Private equity is a highly successful investment model which is used all over the world by some of the biggest global investment funds. It is also a hot topic of debate here as we have received a great many questions from your guys about how this investment vehicle works, and what it means for both investors and the companies who they invest in. To help us clear up any confusion we have the fund manager from TitleCard Capital on board to help us better explain to you the mechanics of private equity investment, let’s take a look.
Brief Explanation
The easiest explanation for what private equity does is to say that it is a fund which invests in an already established company which is seeking to raise capital. In return for this investment the fund will implement its knowledge and its business expertise to help the company reach its goals and impact opportunities, and in order to better protect its investment. These companies are either seeking capital so that they can grow and develop, but sometimes it is also seeking to be saved after a downturn.
The Injection of Cash
These businesses could look to a bank to lend them money or alternatively they could release extra shares which will raise capital in the company. The reason that they prefer to seek private equity however is so that they not only get the money which they are looking to raise, but also so that they can count on a team of experienced investors to help the business steer its way to success.
Not Venture Capital
Many people fall into the trap of thinking that private equity is the same as venture capital and whilst there are certainly some similarities between these two investment vehicles, there are also some key differences. The main difference here is that venture capital is exclusively talking about an investment in a young company or a start-up, which has a higher level of risk and requires much more input from the fund. Private equity is a term always used to talk about established companies which seek investment.

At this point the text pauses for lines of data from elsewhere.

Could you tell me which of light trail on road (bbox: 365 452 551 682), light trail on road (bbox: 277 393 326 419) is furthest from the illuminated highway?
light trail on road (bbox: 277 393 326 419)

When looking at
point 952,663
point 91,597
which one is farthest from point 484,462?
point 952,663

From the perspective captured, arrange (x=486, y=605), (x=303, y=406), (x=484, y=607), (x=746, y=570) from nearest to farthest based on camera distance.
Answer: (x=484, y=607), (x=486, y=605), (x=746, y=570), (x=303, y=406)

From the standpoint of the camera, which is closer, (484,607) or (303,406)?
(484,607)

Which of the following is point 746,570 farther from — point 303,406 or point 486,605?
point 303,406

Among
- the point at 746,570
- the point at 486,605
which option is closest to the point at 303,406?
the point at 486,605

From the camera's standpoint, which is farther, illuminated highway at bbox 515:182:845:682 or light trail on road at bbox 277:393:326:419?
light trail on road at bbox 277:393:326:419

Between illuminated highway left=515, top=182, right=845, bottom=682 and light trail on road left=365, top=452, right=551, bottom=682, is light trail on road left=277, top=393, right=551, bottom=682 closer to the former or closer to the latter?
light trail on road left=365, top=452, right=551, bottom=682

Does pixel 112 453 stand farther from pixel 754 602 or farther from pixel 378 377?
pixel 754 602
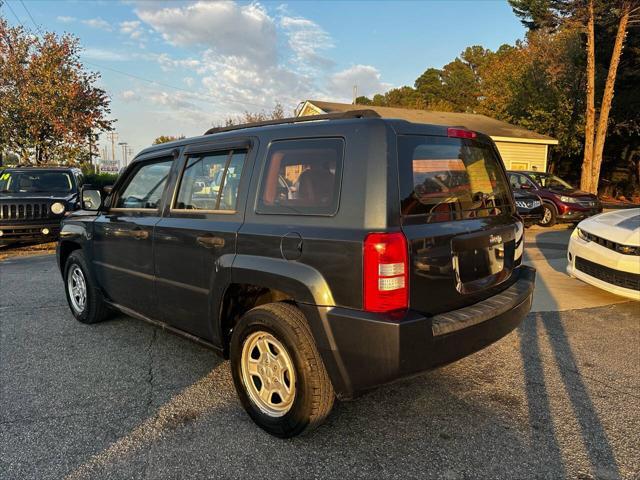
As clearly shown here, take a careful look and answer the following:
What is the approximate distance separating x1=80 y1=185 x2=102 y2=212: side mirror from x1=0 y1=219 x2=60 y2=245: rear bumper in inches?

Where Does The Money Come From
The money which these investment funds use comes from a combination of sources such as high wealth individuals and businesses. The majority of the money however comes from places such as pension funds and high value savings funds. Very often the pension fund of the fire service is used in these types of investments and the low risk nature of private equity leads itself perfectly to what the fund is looking to achieve.
Making Money
The goal of private equity investment is actually very simple, get in, make a big difference and then sell the share for a profit. It is for these reason why private equity investors will have a large influence on both the actions and the decisions which the business takes, because they are looking to be able to make a profit on their share of the company.